What the task asks:
Your answer must be only the lines below from the one containing "Buy Locally Grown Sticker (Bumper)" through the one containing "Tela de projeção de vídeo", copied exactly, with the pictures left out.

Material supplied section start

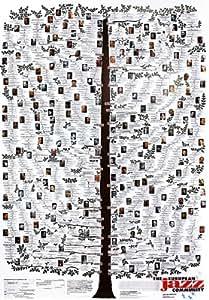 La communauté Européenne du Jazz Poster (68,5cm x 98,5cm) + un poster surprise en cadeau!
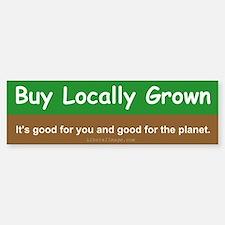 Buy Locally Grown Sticker (Bumper)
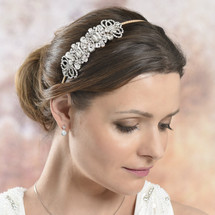 Mika art deco side headband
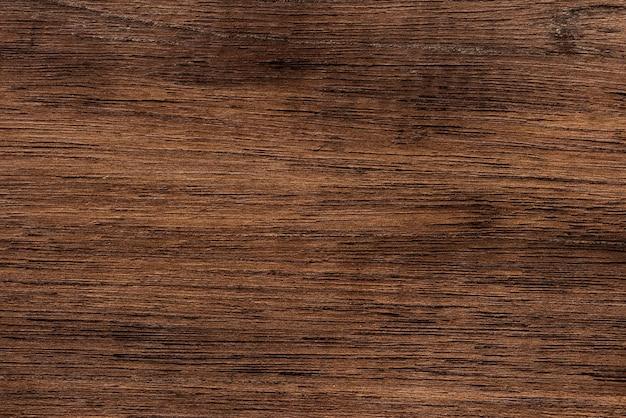 Fundo texturizado de madeira Foto gratuita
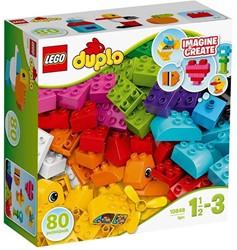 LEGO Duplo Mijn eerste bouwstenen  Duplo10848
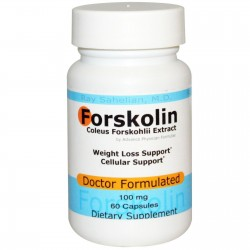 Advance Physician Formulas, Inc., Forskolina 60 kap
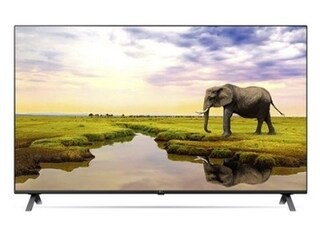 LG전자 인기 TV 3종, 최대 19% 할인 특가!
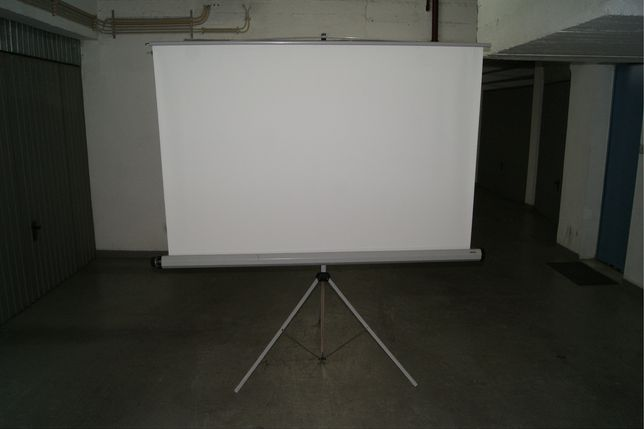 Tela de projeção de vídeo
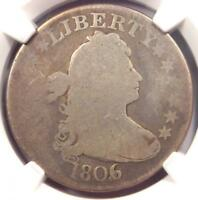 1806/5 Draped Bust Quarter 25C Coin - Certified NGC Good Details - Rare Coin!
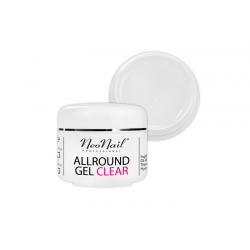 ALLROUND GEL CLEAR 15ml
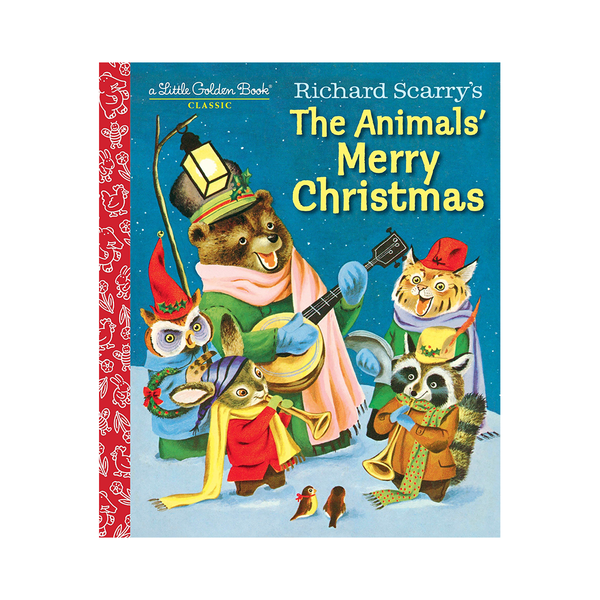 Little Golden Book Richard Scurrys The Animals Merry Christmas
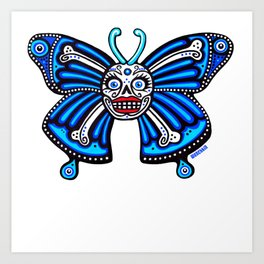 Blue Skull and Crossbones Butterfly Art Print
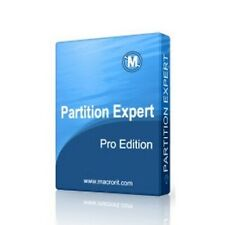 Disk Partition Expert Pro 5.3.9 Windows PC Management Macrorit Lifetime License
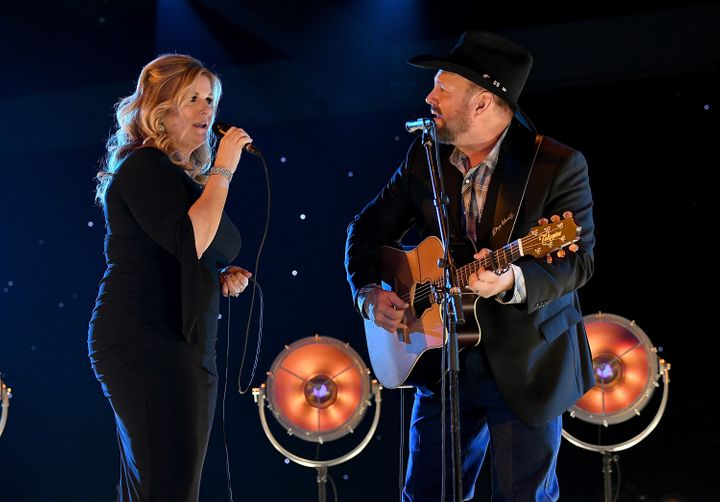 "Yearwood and Garth Brooks collaborated on a new song, ""For the Last Time,"" which appears on ""Let's Be Frank."""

Material supplied section end

Your solution:
 Buy Locally Grown Sticker (Bumper)
 Mika art deco side headband
 Fundo texturizado de madeira Foto gratuita
 LEGO Duplo Mijn eerste bouwstenen  Duplo10848
 Advance Physician Formulas, Inc., Forskolina 60 kap
 LG전자 인기 TV 3종, 최대 19% 할인 특가!
 Tela de projeção de vídeo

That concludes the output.